start Extracted entries

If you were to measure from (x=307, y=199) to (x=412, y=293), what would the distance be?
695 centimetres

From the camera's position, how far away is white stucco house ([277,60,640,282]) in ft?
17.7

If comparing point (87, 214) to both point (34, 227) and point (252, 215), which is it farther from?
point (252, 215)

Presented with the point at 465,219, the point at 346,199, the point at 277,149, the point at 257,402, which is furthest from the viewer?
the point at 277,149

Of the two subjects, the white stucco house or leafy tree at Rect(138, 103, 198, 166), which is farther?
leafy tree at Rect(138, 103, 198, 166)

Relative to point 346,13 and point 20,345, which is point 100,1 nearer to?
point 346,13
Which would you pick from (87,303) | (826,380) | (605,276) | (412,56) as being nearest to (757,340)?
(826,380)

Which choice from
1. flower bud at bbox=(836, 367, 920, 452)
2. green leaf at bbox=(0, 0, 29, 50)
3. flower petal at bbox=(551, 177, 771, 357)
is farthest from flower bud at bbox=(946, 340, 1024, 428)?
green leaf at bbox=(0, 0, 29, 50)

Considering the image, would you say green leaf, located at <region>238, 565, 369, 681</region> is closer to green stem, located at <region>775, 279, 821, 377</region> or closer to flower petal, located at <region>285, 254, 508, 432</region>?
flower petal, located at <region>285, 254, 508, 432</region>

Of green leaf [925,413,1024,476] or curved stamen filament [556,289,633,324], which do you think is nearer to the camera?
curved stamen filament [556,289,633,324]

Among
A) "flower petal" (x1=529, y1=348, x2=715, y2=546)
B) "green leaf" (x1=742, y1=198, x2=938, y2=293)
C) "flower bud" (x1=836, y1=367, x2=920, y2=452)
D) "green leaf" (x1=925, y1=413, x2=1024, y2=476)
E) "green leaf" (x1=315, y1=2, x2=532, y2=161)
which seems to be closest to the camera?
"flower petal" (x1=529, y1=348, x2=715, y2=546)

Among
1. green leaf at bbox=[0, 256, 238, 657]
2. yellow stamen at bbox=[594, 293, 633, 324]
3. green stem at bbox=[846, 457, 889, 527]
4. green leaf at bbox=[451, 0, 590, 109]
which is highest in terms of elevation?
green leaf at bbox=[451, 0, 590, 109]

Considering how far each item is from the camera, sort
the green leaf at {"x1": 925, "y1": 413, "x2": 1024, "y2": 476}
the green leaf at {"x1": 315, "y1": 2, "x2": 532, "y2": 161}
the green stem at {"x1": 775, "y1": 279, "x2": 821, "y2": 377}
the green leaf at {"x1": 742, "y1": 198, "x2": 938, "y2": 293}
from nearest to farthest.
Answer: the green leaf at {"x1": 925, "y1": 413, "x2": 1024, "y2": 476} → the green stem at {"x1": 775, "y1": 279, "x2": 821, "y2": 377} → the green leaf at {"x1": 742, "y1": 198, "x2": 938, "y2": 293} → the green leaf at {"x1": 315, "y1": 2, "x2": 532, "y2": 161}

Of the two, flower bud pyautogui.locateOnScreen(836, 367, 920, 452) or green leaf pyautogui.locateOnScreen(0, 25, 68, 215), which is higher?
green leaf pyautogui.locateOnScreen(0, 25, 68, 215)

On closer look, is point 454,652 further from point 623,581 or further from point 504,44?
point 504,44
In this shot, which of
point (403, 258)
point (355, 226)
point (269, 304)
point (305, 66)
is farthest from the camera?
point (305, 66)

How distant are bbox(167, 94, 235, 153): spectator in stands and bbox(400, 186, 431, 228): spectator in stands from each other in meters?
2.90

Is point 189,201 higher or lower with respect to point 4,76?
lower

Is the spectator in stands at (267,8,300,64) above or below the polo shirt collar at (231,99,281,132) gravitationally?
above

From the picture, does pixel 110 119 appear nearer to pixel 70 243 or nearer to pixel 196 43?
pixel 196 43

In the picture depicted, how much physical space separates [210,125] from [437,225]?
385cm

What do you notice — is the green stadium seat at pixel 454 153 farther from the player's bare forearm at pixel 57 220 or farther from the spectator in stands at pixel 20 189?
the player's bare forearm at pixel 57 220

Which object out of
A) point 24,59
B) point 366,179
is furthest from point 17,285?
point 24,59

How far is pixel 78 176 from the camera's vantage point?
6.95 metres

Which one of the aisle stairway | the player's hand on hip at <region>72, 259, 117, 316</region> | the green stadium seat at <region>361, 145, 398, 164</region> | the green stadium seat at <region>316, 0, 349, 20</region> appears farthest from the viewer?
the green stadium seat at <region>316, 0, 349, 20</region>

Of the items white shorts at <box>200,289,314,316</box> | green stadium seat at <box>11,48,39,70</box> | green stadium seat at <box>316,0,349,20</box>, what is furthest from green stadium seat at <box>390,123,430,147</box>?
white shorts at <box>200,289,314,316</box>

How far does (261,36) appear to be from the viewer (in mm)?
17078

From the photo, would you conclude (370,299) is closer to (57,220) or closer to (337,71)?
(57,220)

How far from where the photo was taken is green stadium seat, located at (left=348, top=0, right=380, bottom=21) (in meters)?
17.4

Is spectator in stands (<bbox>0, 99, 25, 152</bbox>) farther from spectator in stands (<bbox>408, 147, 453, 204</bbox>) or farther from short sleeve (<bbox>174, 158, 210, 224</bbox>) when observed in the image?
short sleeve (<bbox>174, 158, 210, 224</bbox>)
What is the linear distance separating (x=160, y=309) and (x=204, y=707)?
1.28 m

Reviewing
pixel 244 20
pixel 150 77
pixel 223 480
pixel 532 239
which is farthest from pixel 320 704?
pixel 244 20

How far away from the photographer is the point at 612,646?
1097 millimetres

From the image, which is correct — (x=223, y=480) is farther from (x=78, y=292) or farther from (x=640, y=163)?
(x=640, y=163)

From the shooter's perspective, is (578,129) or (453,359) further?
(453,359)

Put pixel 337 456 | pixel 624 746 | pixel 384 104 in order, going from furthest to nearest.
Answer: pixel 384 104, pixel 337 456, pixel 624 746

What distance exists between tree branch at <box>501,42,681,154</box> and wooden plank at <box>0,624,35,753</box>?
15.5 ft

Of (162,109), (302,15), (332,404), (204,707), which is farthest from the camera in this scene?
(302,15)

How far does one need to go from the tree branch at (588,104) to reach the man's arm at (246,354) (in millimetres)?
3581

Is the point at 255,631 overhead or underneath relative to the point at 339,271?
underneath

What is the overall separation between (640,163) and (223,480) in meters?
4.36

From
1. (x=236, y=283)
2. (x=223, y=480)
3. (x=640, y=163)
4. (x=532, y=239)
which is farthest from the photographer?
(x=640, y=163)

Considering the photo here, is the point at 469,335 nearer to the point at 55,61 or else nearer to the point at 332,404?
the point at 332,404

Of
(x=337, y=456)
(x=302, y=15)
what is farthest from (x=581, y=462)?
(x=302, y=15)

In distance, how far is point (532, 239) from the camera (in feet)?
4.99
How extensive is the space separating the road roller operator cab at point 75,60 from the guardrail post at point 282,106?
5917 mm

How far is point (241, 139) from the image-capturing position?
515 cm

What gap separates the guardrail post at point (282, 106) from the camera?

end Extracted entries

• _Work to complete_: Output, unchanged, the lines of the records from the line containing "How far does one" through the end of the records.

• _Answer to the problem_:
How far does one need to go from the tree branch at (588,104) to reach the man's arm at (246,354) (in millimetres)?
3581

Is the point at 255,631 overhead or underneath relative to the point at 339,271?
underneath

What is the overall separation between (640,163) and (223,480) in meters?
4.36

From
1. (x=236, y=283)
2. (x=223, y=480)
3. (x=640, y=163)
4. (x=532, y=239)
which is farthest from the photographer?
(x=640, y=163)

Considering the photo here, is the point at 469,335 nearer to the point at 55,61 or else nearer to the point at 332,404?
the point at 332,404

Of
(x=337, y=456)
(x=302, y=15)
what is farthest from (x=581, y=462)?
(x=302, y=15)

In distance, how far is point (532, 239) from the camera (in feet)?
4.99
How extensive is the space separating the road roller operator cab at point 75,60 from the guardrail post at point 282,106?
5917 mm

How far is point (241, 139) from the image-capturing position?
515 cm

What gap separates the guardrail post at point (282, 106) from the camera?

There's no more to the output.